Reducers stopped working at 66.68% while running HIVE Join query Reducers stopped working at 66.68% while running HIVE Join query hadoop hadoop

Reducers stopped working at 66.68% while running HIVE Join query


Reducers at 66% start doing the actual reduce (0-33% is shuffle, 33-66% is sort). In a join with hive, the reducer is performing a Cartesian product between the two data sets.

I'm going to guess that there is at least one foreign key that is appearing frequently in all of the data sets. Watch for NULL and default values.

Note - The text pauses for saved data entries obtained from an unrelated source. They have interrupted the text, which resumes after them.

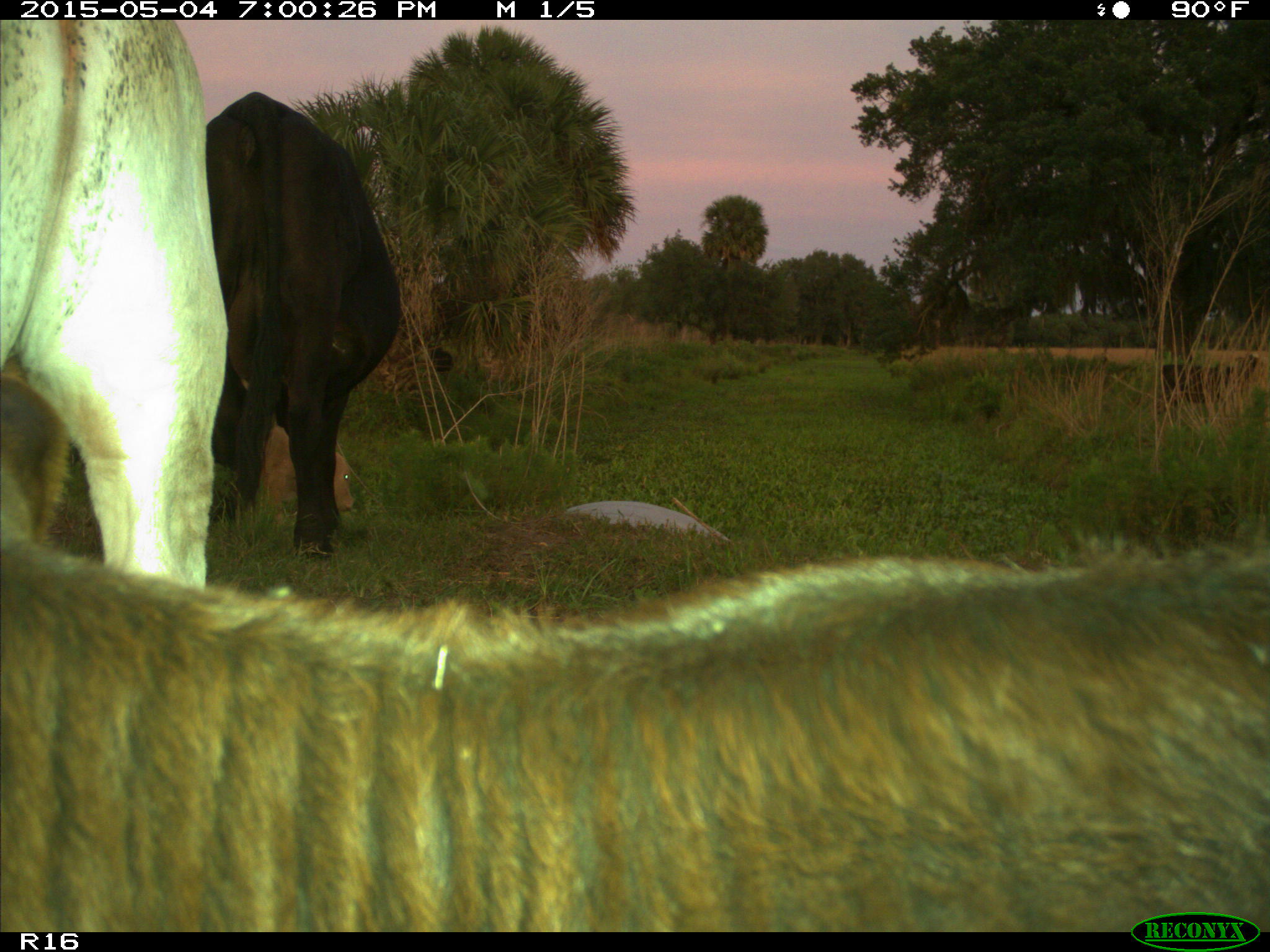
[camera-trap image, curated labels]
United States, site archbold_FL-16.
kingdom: Animalia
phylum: Chordata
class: Mammalia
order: Artiodactyla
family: Bovidae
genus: Bos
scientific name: Bos taurus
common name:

For example, in a join, imagine the key "abc" appears ten times in each of the six tables (10^6). That's a million output records for that one key. If "abc" appears 1000 times in one table, 1000 in another, 1000 in another, then twice in the other three tables, you get 8 billion records (1000^3 * 2^3). You can see how this gets out of hand. I'm guessing there is at least one key that is resulting in a massive number of output records.

This is general good practice to avoid in RDBMS outside of Hive as well. Doing multiple inner joins between many-to-many relationships can get you in a lot of trouble.


For debugging this now, and in the future, you could use the JobTracker to find and examine the logs for the Reducer(s) in question. You can then instrument the reduce operation to get a better handle as to what's going on. be careful you don't blow it up with logging of course!Try looking at the number of records input to the reduce operation for example.